Ridership Growth Strategy Revisited

As the term of the Miller Council winds down, I thought it would be interesting to look back at an important document that came from David Miller’s days on the TTC Board.

In the early 2000’s, we were still recovering from the Harris funding and service cuts, and the TTC really needed to move beyond just keeping the lights on and the wheels turning.  The Ridership Growth Strategy was conceived as a way to advocate and advance a menu of low-cost options to make the system more attractive and build ridership.

Far too often, when someone proposed a transit improvement scheme, the idea foundered because:

  • There was never enough money to do anything,
  • We didn’t know how much it would actually cost anyhow, and
  • Competing proposals crowded out the discussion space.

The RGS brought together many proposals so that their costs and potential effects could be compared, and a multi-year implementation could be planned.  Here is a short overview, from my viewpoint, of where things stand.

Much has been done, although there are still holes to be filled.  Looking back from 2010, the RGS is a rather conservative set of proposals, and yet it was considered radical at the time.  Probably the saddest part in rereading RGS is not the table of improvements, but a description of why people ride transit.

3.1 The Importance of Passenger Focus in TTC Service Delivery

The Ridership Growth Strategy focuses on improvements to service quality and speed, and on fare incentives that will be feasible and cost-effective in attracting new riders.  However, the TTC’s operating practices, business culture, and sensitivity to passenger needs — factors that will affect the TTC’s ability to be a serious travel option in Toronto beyond the medium term — must reflect and continually adapt to the needs and expectations of its changing passenger base.

Record excerpts:
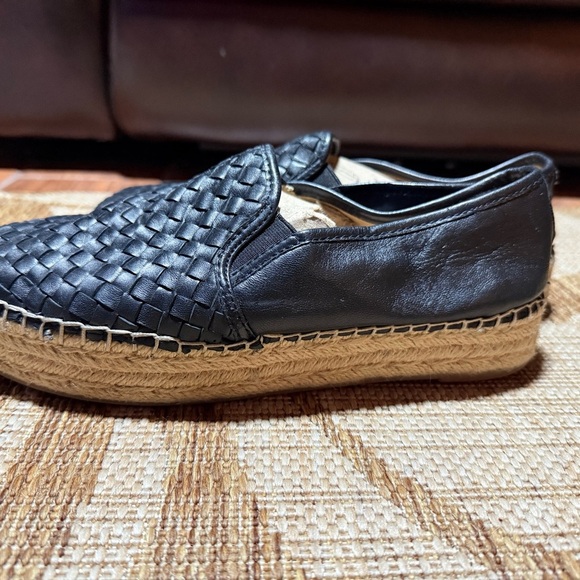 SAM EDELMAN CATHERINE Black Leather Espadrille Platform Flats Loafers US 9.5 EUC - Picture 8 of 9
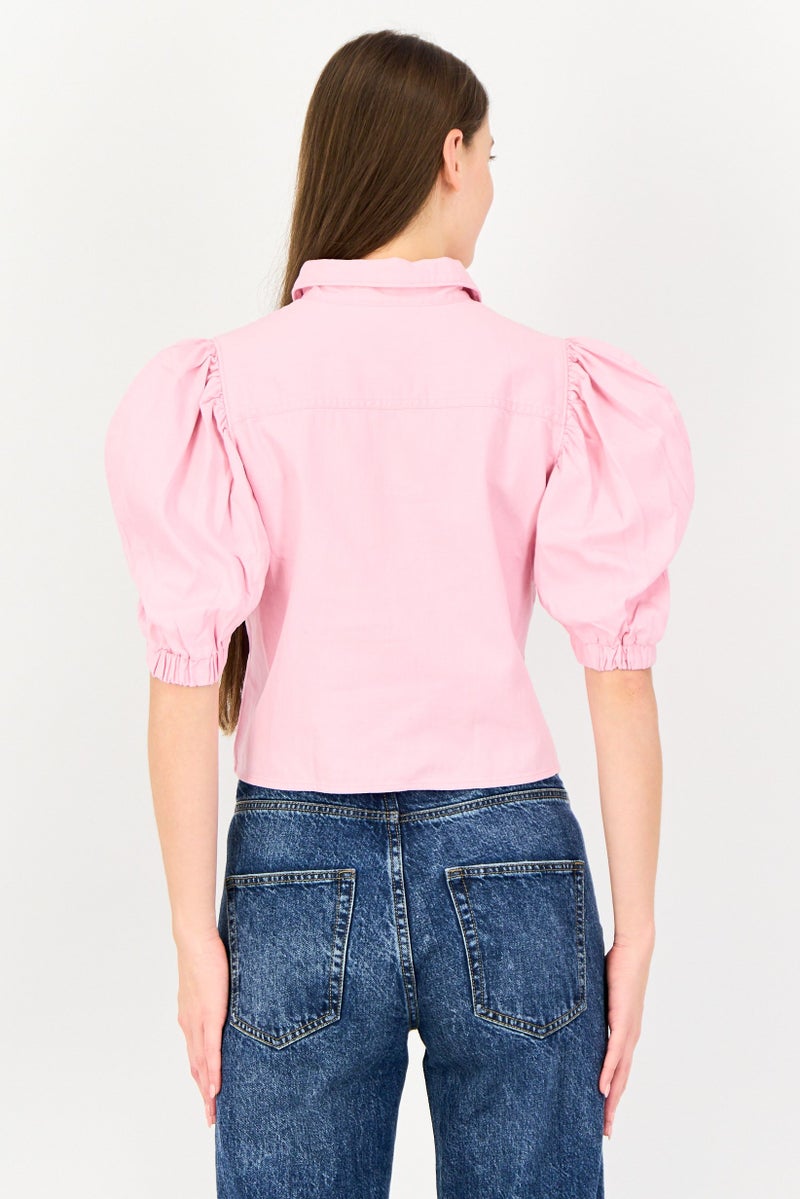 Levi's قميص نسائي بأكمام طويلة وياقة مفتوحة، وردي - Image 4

---

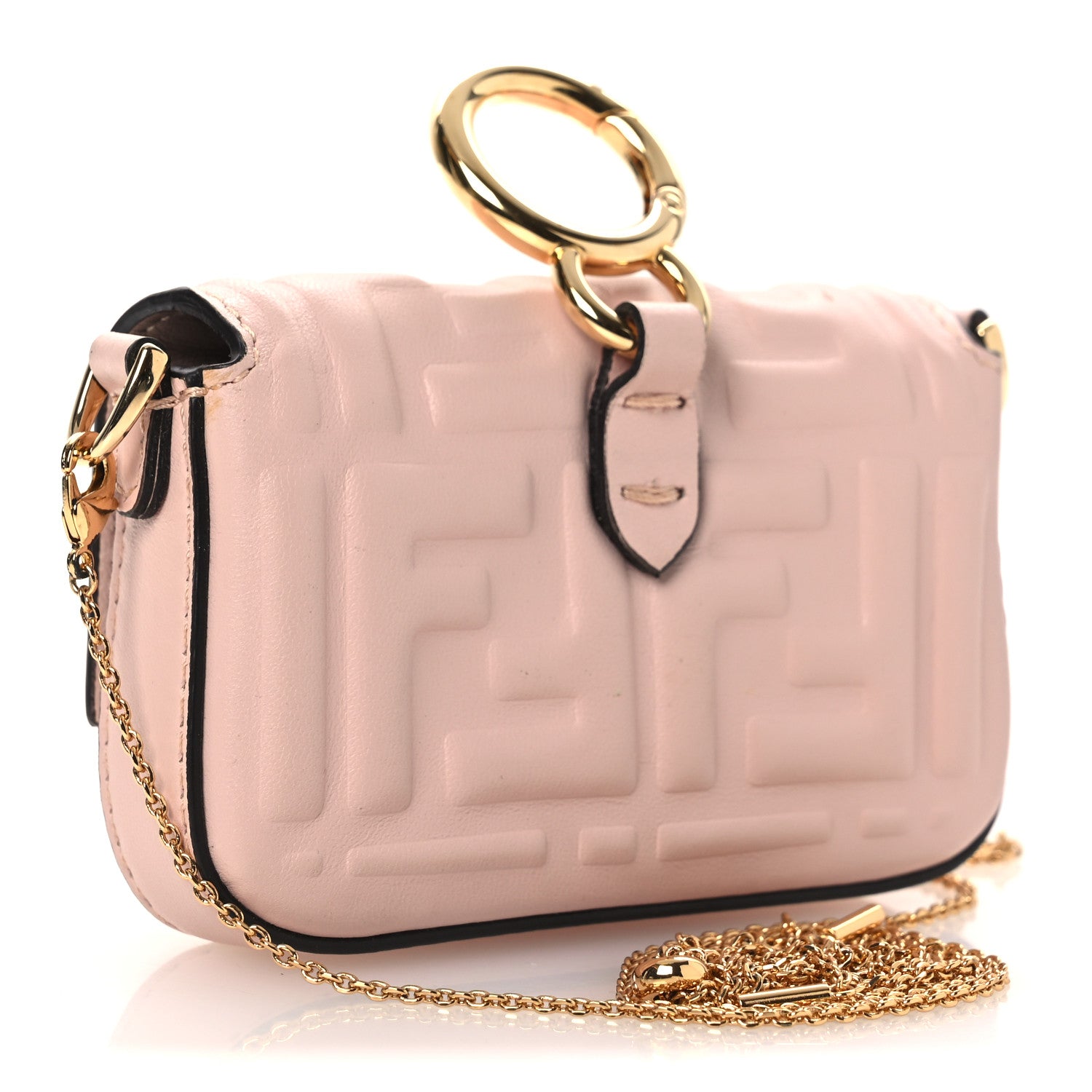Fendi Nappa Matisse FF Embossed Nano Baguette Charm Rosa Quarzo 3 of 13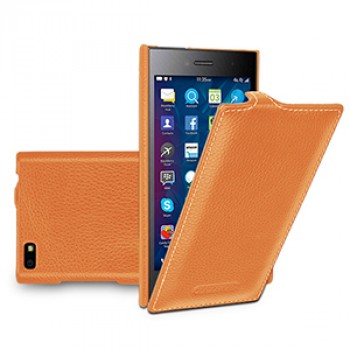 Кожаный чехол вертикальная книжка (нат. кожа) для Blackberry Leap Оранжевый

Task brief: In the piece on the Ridership Growth Strategy, what was the TTC still recovering from in the early 2000s?

Written reply: The Harris funding and service cuts.